As if on queue, a few hours after this was posted NAB’s above mentioned PR man,@AirWharton, tweeted:


The link in the tweet is to http://recode.net/2015/03/17/fccs-hot-mess-of-a-database-may-not-bode-well-for-future-airwaves-sharing/, a blog post about apparent inconsistencies/errors in theFCC’s TV whitespace database that allows unlicensed sharing to TV broadcast spectrum where there are no actual TV signals present. Rather than just snipping at FCC policy, perhaps Mr. Wharton and his colleagues should ask their members whether they feel good about the pending decimation of FCC spectrum enforcement resources?

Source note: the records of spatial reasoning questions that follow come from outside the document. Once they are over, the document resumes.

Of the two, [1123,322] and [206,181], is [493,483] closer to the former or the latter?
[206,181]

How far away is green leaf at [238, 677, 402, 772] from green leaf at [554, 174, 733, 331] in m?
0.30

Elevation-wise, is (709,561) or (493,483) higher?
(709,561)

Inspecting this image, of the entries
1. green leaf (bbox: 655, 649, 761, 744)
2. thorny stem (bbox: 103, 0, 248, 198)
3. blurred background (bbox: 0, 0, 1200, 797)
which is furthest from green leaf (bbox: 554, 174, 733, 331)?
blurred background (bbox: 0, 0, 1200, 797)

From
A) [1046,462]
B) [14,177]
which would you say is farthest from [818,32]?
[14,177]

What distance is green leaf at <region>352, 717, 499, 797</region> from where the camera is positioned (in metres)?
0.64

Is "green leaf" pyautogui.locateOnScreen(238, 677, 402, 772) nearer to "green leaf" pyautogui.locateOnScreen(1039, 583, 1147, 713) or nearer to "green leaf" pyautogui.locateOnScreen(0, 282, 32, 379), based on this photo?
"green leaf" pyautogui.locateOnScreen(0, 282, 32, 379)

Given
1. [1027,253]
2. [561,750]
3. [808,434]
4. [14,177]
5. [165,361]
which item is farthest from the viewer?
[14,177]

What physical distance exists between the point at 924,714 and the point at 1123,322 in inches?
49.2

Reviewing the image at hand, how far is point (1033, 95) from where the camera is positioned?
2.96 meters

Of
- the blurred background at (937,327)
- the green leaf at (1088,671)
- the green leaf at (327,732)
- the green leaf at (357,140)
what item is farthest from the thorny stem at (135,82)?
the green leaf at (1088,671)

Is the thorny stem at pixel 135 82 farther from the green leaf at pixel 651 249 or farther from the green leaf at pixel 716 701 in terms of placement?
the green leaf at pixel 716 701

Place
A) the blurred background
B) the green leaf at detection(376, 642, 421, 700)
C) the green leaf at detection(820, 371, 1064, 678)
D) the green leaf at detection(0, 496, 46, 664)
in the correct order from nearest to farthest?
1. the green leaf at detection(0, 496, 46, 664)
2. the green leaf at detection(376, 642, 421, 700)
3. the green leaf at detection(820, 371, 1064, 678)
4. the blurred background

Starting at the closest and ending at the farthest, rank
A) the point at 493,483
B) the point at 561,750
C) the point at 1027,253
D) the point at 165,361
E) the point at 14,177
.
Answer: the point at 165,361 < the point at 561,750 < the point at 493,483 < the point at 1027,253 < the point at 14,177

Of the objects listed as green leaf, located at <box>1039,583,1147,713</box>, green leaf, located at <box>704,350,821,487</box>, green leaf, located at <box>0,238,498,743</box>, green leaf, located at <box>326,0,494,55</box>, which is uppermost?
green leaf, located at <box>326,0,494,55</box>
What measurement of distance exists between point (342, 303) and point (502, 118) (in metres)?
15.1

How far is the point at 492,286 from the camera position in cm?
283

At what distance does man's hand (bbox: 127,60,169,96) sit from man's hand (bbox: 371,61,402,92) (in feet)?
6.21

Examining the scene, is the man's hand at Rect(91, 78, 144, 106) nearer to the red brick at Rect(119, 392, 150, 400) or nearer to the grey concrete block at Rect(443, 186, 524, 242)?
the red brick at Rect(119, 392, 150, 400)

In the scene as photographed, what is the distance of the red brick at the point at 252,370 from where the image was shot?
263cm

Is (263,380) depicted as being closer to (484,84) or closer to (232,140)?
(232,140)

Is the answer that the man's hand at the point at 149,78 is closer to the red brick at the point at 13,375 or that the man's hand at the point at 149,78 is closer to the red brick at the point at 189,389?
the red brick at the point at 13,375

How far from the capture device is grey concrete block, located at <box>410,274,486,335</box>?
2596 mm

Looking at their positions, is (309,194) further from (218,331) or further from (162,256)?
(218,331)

While the FCC enforcement employees involved will be affected by the change, so will a lot of other spectrum users, both federal and nonfederal, who depend on enforcement of rules and deterrence of illegal spectrum activities.

UPDATE 2 - 3/18/15

Perhaps the above update worked, perhaps something was already in progress but NAB has now ended its near silence on this issue. In an article today in Broadcasting & Cable, the key trade magazine and mouthpiece of the industry, NAB’s Dennis Wharton is quoted:

“This is a potentially troubling development, particularly as the FCC begins encouraging spectrum sharing among different types of communications services," said Dennis Wharton in response to both stories. "Having a robust interference enforcement presence in FCC field offices is critical to ensuring that consumers receive the services that they expect.”

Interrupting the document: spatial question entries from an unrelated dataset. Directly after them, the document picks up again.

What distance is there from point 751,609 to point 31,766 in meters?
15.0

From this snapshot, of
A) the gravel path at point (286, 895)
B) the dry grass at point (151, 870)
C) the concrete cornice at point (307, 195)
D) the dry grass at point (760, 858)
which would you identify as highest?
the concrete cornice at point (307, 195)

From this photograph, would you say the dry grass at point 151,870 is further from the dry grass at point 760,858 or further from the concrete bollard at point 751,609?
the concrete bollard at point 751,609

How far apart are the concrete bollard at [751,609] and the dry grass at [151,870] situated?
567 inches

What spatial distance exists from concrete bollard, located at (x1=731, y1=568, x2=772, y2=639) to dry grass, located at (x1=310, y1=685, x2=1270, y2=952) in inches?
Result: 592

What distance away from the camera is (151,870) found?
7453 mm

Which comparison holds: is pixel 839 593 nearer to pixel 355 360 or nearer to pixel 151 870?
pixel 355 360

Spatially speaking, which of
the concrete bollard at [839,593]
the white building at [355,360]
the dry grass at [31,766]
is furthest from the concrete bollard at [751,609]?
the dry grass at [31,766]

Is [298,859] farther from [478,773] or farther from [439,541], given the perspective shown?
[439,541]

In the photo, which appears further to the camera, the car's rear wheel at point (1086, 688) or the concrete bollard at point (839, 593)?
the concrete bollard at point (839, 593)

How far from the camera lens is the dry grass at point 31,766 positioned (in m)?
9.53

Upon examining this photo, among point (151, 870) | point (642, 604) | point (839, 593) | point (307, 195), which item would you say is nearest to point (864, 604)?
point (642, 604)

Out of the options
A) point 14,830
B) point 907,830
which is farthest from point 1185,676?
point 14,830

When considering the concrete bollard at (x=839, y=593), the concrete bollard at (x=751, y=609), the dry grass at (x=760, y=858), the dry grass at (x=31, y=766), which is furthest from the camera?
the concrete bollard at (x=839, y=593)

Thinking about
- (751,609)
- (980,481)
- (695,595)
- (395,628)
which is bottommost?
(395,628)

NAB has interference concerns about the way the FCC is setting up the incentive auction repacking framework in which TV stations and wireless companies may be close neighbors on the same of adjacent channels. In addition, the FCC and the National Telecommunications & Information Administration are teaming up on a "Model City" program to test advanced spectrum sharing among different services. The administration has made it clear that advanced spectrum sharing is one way to free up more spectrum from government use. In fact, they just announced an April 15-16 joint workshop on establishing that "Model City."

Thanks to NAB for speaking out. Let’s hope CTIA, APCO, and UTC also recognize that they also have self interests here. Maybe even TIA and CEA too?